Speed of thermal adaptation of terrestrial vegetation alters Earth’s long-term climate

Author:

Rogger Julian12ORCID,Mills Benjamin J. W.3ORCID,Gerya Taras V.1ORCID,Pellissier Loïc24ORCID

Affiliation:

1. Swiss Federal Institute of Technology Zurich, Department of Earth Sciences, Zurich, Switzerland.

2. Swiss Federal Institute of Technology Zurich, Department of Environmental Systems Science, Zurich, Switzerland.

3. University of Leeds, School of Earth and Environment, Leeds, UK.
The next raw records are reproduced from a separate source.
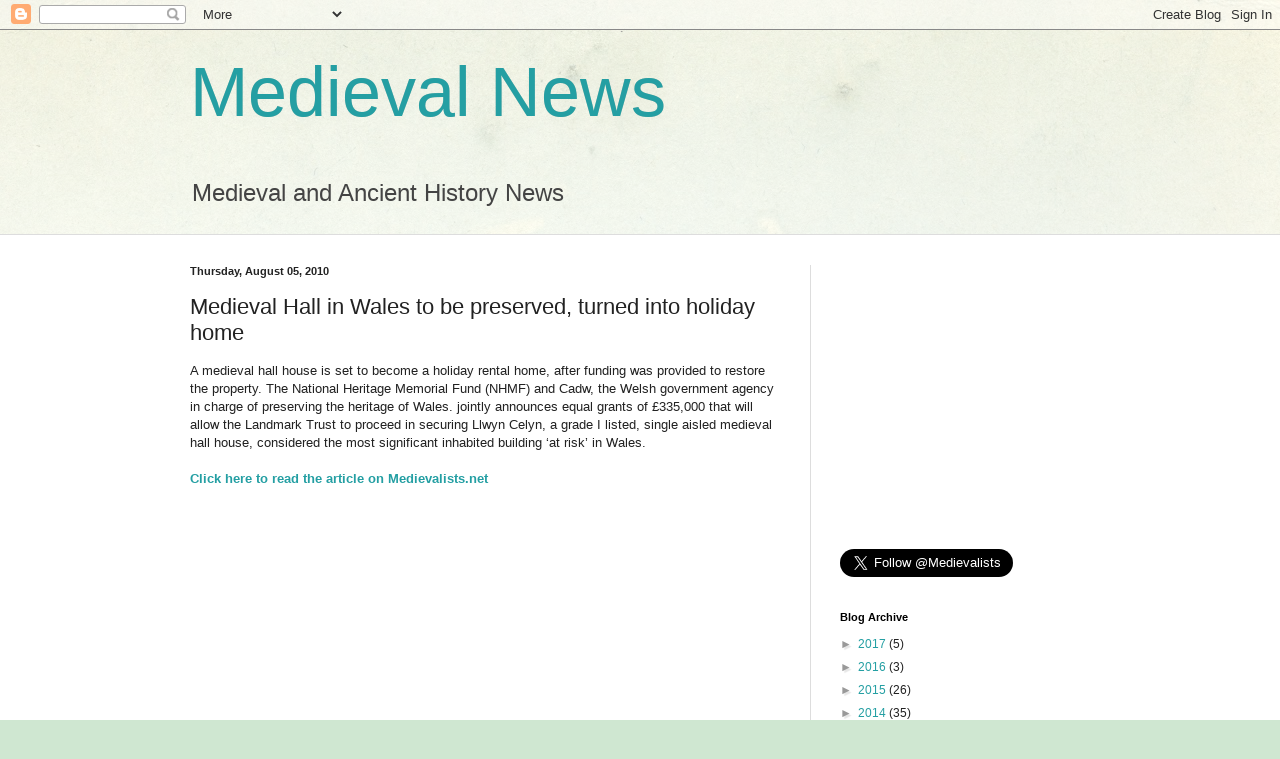

--- FILE ---
content_type: text/html; charset=utf-8
request_url: https://www.google.com/recaptcha/api2/aframe
body_size: 266
content:
<!DOCTYPE HTML><html><head><meta http-equiv="content-type" content="text/html; charset=UTF-8"></head><body><script nonce="rOexy5-09Zo1BN-caVPb0Q">/** Anti-fraud and anti-abuse applications only. See google.com/recaptcha */ try{var clients={'sodar':'https://pagead2.googlesyndication.com/pagead/sodar?'};window.addEventListener("message",function(a){try{if(a.source===window.parent){var b=JSON.parse(a.data);var c=clients[b['id']];if(c){var d=document.createElement('img');d.src=c+b['params']+'&rc='+(localStorage.getItem("rc::a")?sessionStorage.getItem("rc::b"):"");window.document.body.appendChild(d);sessionStorage.setItem("rc::e",parseInt(sessionStorage.getItem("rc::e")||0)+1);localStorage.setItem("rc::h",'1768750200194');}}}catch(b){}});window.parent.postMessage("_grecaptcha_ready", "*");}catch(b){}</script></body></html>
4. Swiss Federal Institute for Forest, Snow and Landscape Research, Birmensdorf, Switzerland.

Abstract

Earth’s long-term climate is driven by the cycling of carbon between geologic reservoirs and the atmosphere-ocean system. Our understanding of carbon-climate regulation remains incomplete, with large discrepancies remaining between biogeochemical model predictions and the geologic record. Here, we evaluate the importance of the continuous biological climate adaptation of vegetation as a regulation mechanism in the geologic carbon cycle since the establishment of forest ecosystems. Using a model, we show that the vegetation’s speed of adaptation to temperature changes through eco-evolutionary processes can strongly influence global rates of organic carbon burial and silicate weathering. Considering a limited thermal adaptation capacity of the vegetation results in a closer balance of reconstructed carbon fluxes into and out of the atmosphere-ocean system, which is a prerequisite to maintain habitable conditions on Earth’s surface on a multimillion-year timescale. We conclude that the long-term carbon-climate system is more sensitive to biological dynamics than previously expected, which may help to explain large shifts in Phanerozoic climate.